她知道杜馨遗研究的乃是冷门的梵文贝叶经,涉及大量梵文和藏文的对勘、阅读,并非那种立刻能够出成绩拿来换取功名的,而且这类学者若没有金钱傍身,是万万难以为继的。
杜馨遗点头笑道:“我在联系欧洲的大学,看有没有合适的研究所,可以让我回去继续未竟的事业。”
钻研学问对她来说是延续生命的一种方式,没有它,杜馨遗只会陷在琐碎困顿的生活里,痛苦而不堪负重。
至于情感——杜馨遗尽管对力玮有好感,可察言观色间也很懂得力玮对自己襄助,乃是出于古道热肠,退一步说,哪怕力玮对自己真有情愫,她也不能因此就幻想在某种人际关系里得到拯救。
她一点不自怨自艾,每个人都要经历一些不好的事情,这样或者那样,而她无非是经历了“这样的一些”,而已。

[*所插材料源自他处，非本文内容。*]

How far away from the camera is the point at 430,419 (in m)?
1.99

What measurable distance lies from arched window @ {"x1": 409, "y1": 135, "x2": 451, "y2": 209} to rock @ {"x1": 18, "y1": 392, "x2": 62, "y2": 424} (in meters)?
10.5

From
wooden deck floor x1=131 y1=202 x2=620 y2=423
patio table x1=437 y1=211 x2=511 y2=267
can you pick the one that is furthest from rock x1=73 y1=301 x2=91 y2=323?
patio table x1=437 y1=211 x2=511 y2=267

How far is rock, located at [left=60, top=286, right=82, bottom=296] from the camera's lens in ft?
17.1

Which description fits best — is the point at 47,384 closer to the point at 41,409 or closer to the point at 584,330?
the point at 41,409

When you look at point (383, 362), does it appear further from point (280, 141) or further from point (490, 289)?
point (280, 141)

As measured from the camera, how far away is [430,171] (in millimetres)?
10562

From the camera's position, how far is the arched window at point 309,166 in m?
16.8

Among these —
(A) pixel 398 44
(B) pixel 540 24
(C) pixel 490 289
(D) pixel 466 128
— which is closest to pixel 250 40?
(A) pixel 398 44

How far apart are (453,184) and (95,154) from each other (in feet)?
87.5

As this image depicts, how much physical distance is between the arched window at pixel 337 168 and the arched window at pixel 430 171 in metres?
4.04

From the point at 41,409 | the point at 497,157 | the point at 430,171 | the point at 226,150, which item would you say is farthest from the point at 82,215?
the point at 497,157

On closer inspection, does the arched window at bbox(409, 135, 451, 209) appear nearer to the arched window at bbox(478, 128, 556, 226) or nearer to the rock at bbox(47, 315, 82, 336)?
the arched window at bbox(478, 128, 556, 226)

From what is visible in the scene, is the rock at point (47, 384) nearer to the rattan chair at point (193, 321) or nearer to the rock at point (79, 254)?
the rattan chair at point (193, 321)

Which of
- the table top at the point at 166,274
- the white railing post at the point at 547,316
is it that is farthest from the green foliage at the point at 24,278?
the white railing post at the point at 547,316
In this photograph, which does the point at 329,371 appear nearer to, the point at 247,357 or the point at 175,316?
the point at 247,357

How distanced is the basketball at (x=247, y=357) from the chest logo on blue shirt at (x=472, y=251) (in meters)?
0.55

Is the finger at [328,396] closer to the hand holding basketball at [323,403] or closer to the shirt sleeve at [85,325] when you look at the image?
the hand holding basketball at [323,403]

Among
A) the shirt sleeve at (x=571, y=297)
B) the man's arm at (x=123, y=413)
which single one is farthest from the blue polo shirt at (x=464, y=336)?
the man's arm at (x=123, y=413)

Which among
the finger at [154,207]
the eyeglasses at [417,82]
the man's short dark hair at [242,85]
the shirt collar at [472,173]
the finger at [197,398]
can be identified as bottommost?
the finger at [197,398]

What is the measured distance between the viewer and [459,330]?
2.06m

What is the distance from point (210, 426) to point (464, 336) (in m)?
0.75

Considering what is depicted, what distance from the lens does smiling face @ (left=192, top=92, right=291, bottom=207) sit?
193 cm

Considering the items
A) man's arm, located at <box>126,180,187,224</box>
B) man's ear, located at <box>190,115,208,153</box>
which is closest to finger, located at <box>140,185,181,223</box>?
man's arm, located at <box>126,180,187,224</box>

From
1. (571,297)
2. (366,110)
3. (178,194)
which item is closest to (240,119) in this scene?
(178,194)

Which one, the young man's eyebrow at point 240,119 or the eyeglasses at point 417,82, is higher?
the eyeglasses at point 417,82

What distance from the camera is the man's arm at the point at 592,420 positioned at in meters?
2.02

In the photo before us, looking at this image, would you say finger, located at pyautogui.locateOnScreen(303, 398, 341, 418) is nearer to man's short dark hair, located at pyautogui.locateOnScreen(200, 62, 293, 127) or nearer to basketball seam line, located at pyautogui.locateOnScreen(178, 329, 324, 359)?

梦家望着眼前这位年纪轻轻就经历了各种变故的女子,不由感叹,世俗间颓丧的多是男子,而女人往往更有韧性,这种韧性既是一种侠气,更是一种妩媚,说是俗世间第一等的妩媚也完全可以!
因梦家见她桌上摆着文芳四宝,边儿隔着一把瓷青折扇,上面全部是金字,那工整的小楷,是那样的清隽潇洒,金粉则是用白芨调过的,与瓷青扇面相得益彰,非常好看。
梦家道:“杜姐姐喜欢练字?”
杜馨遗点头,说:“偶尔写写,我记得你是打小就画画的。”
梦家忙道:“我那是对付父母交下来的功课,并不是认真的,杜姐姐这里东西既然是现成的,不如送我个墨宝如何?”
架不住梦家恳请,杜馨遗这才研了墨,用一个铜镇纸将纸压住了,然后将一支大笔,伸到砚池里去蘸墨,一面偏着头想着,终于在宣纸上写下“有聚必有散,乃理之常”。
石屏梅虽然不大懂什么书法,看了这行字,笑道:“你读佛经多了,人家请你写字,偏写这么清冷的句子送人?”
杜馨遗一惊,梦家笑道:“我是不拘礼的。”
她们这里正说笑,就听见脚步声响,随即见一个艳妆的女子风一般旋进了门,看到屋里有客也只是摆摆手,随即就朝椅子上一座,哈欠连天,嚷道:“饿死了,晚上吃什么?”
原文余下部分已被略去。